Gatos e histórias, dos amores que viveram antes de nós. Tem estradas e casas e aromas, e até dizem que eles são donos das casas, seus territórios, como um ribeiro ali ao fundo, uma janela a dar para os telhados, uma noite de fogo, eles têm sono o dia todo e fome e sede e têm o silêncio e o som, as árvores e plantas, a lua a nascer num céu ainda claro e a dor de ser tanta coisa ao mesmo tempo. Os gatos são donos da gente.

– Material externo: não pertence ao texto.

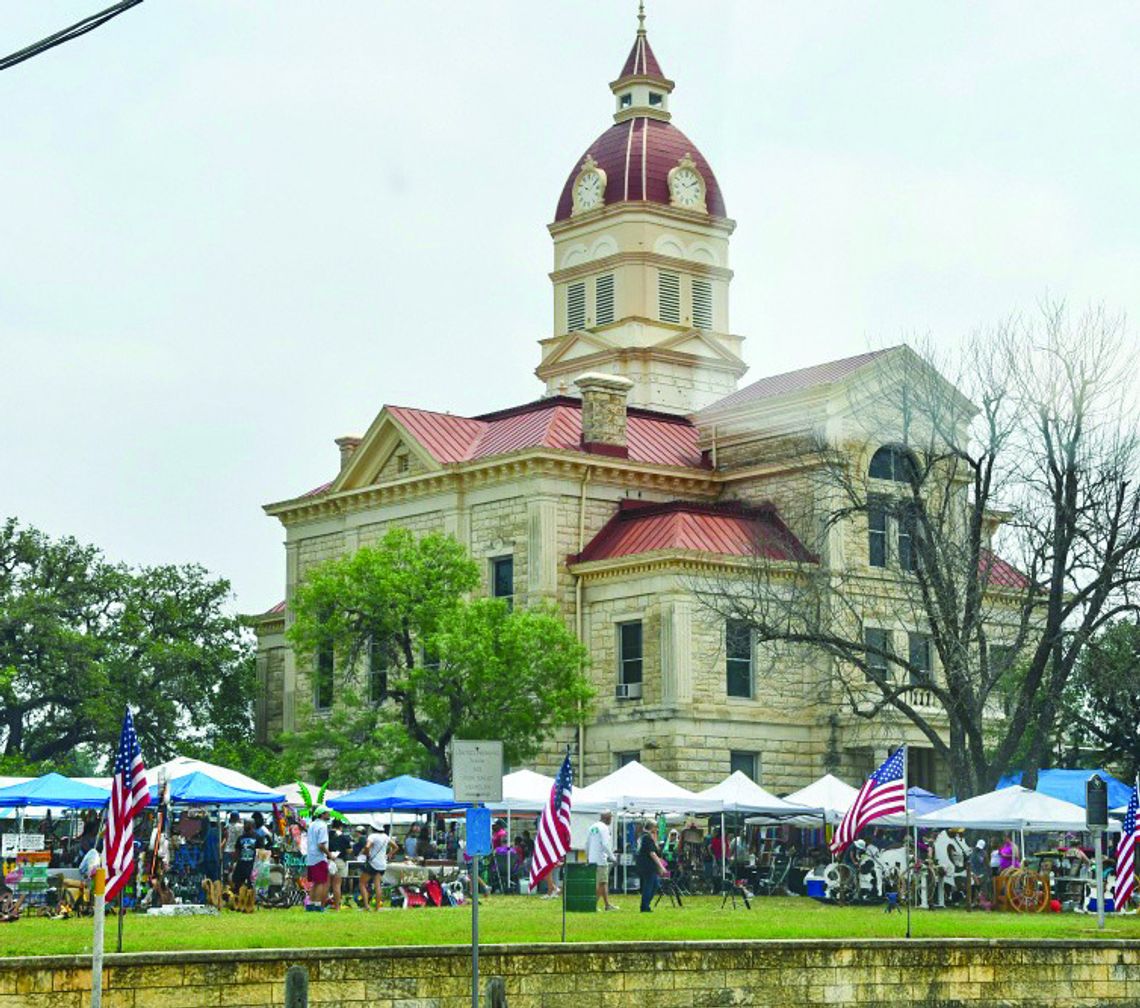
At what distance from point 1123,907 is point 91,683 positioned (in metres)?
38.6

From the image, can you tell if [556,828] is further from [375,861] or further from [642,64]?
[642,64]

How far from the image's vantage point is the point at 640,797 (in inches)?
1794

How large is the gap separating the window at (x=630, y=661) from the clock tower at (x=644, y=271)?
13.9 meters

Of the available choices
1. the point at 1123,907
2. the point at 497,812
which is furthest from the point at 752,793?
the point at 1123,907

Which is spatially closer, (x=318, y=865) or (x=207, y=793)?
(x=318, y=865)

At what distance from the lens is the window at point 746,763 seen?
59812 mm

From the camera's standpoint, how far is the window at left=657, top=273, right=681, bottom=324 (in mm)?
75625

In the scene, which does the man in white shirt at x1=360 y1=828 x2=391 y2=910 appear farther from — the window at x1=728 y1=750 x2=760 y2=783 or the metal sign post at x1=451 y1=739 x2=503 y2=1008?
the window at x1=728 y1=750 x2=760 y2=783

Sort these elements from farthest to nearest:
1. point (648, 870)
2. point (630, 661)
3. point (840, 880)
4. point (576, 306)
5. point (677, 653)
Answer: point (576, 306)
point (630, 661)
point (677, 653)
point (840, 880)
point (648, 870)

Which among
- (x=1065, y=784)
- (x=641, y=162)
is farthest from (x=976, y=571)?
(x=641, y=162)

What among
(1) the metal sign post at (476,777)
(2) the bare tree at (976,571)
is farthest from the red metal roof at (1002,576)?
(1) the metal sign post at (476,777)

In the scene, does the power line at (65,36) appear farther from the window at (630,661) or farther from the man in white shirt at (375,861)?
the window at (630,661)

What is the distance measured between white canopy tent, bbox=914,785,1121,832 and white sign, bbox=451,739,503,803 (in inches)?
752

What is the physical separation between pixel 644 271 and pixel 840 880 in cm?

Eu fiquei comovido com o que Nelsinho Motta escreveu – a despedida dele com Max, um último abraço, para além do que podermos ser, a companhia de um gato fica acima do encantado ou o encantador, feito um quadro pendurado na parede da casa, que está com muitos significados.

Fiz um comentário em sua postagem, falando que temos aqui em casa, nos trópicos paraibanos, um gato amarelo: o nome dele é Nito, um corruptela de Bonito, que veio morar conosco ainda bebê, dos escombros de uma construção. Já tivemos outros gatos, nenhum como Nito, que a gente chama e ele vem.

Nito é como a música de Chet Baker, I fall in love too easily, uma paixão sem fim, de gostar de ficar em cima da barriga da gente e poucos sabem o significado disso.

Grandes escritores escreveram sobre gatos, os gatos de Guimarães Rosa, de Hemingway, Borges, de Nelsinho Motta. Fazia tempo que eu não via uma declaração de amor tão viva e dolorida, como a perda do Max, o gato de Nelsinho.

Kapetadas

1 – Mulheres e gatos agem como bem entendem. Homens e cães deveriam relaxar e acostumar-se com isso. (Robert A. Heinlein)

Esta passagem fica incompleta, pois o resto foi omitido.